Form of economic liberalisation

Unbundled access is an often practiced form of regulation during liberalization, where new entrants of the market (challengers) are offered access to facilities of the incumbent that are hard to duplicate (e.g. for technical or business case reasons). Its applications are mostly found in network-oriented industries (like telecommunication, mail and energy) and often concerns the last mile.

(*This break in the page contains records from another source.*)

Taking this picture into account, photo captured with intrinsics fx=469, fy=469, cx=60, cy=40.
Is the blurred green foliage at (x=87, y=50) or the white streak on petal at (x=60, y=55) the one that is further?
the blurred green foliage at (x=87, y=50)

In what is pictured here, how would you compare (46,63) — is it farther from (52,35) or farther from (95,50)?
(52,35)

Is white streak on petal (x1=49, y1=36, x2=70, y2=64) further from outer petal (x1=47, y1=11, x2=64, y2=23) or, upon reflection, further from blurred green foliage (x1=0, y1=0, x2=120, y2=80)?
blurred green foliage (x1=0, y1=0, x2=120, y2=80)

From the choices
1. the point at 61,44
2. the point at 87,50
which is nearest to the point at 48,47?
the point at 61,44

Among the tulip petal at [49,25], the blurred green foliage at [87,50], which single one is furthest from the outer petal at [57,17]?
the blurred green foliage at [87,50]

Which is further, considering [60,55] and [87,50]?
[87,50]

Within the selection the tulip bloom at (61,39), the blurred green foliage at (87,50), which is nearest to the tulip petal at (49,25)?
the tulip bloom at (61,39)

Unbundled access is similar to Bit-stream access, where the incumbent provider gives competitive access not to the actual copper wire of the local loop, but to a high-speed ADSL data connection. Both setups ensure competition for the backhaul but leave "last mile" infrastructure the responsibility of the incumbent carrier.

==Telecommunications==

===United States===
In the United States, the Telecommunications Act of 1996 added a number of provisions designed to increase competition. Incumbent local exchange carriers (ILEC), under this law, are required to interconnect with competing telecommunications carriers, allowing access to individual elements of the ILEC's own network on an unbundled basis. The Telecommunications Act of 1996 provided three ways for companies to enter the new competitive telecommunications market: facilities systems, unbundled access, and resale networks.

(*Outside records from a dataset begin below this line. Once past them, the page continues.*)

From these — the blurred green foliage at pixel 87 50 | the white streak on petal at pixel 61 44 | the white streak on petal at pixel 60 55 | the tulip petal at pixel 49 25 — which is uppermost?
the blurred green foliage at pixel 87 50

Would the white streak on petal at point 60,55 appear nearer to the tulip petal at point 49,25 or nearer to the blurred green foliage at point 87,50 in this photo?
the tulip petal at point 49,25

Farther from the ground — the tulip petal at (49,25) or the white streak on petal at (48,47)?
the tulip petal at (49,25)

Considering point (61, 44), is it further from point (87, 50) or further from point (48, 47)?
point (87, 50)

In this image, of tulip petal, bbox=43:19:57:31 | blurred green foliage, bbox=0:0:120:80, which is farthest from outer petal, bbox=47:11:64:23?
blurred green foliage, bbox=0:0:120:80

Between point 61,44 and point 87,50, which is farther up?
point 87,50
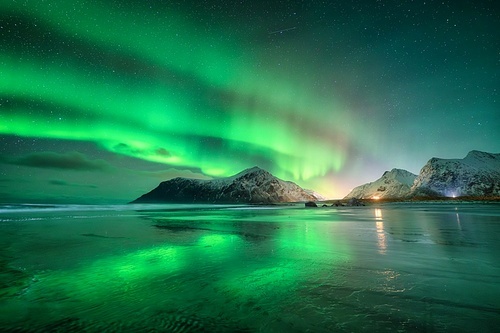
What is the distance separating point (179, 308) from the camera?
198 inches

Unbundled access is defined as "The duty to provide, to any requesting telecommunications carrier for the provision of a telecommunications service, nondiscriminatory access to network elements on an unbundled basis at any technically feasible point on rates, terms, and conditions that are just, reasonable, and nondiscriminatory in accordance with the terms and conditions of the agreement and the requirements of this section and section 252. An incumbent local exchange carrier shall provide such unbundled network elements in a manner that allows requesting carriers to combine such elements in order to provide such telecommunications service.

In 2005, after much litigation concerning its original unbundling rules, the Federal Communications Commission (FCC) made the decision to limit the number and types of unbundled elements that telecommunications carriers were required to offer competitors under the common carrier laws outlined in 47 U.S.C §§ 251. In particular the FCC removed the requirement for ILECs to unbundle Fiber-to-the–Home, and abolished line sharing as an unbundled element. Additionally, the FCC prohibited access to UNEs for the exclusive service to mobile wireless services and long distance services, and removed unbundled switching from the list of UNEs.

Pricing for unbundled access is regulated by powers granted to a State commission. A just and reasonable rate is determined on a nondiscriminatory basis and is based on cost of providing the interconnection or unbundled network element. Provisions in the legislation also allow for these pricing structures to include a reasonable profit for the provider. The failure to determine a just and reasonable rate would mean that the incumbent LEC would be unable to recover and receive a reasonable return on its costs, effectively making the incumbent LEC's shareholders subsidize entering competitors.

This option allows companies, such as cable television, wireless providers, and electric/gas utilities, who already have customers, installation and maintenance crews, and billing systems, to lease the network elements they are missing, such as voice switches or electronic ordering systems, to complete their local telephone system. The 1996 Act, thus mandates that the traditional vertical hierarchy of the telephone industry be divided into parts, known as Unbundled Network Elements (UNE), so that competitive new entrants can choose what they need to provide competitive local telecommunications service.

==Mail==
In the United Kingdom, Downstream access (DSA) was first introduced in 2003. Mail which has been collected, sorted and distributed by a competitor (challenger), but is handed over to Royal Mail for delivery (the last mile). The ability to utilise the Royal Mail network in this way ended a 350-year monopoly.

==Energy==
In many countries, during the liberalization of the energy market, independent Transmission system operator (in the US Independent system operators) were formed.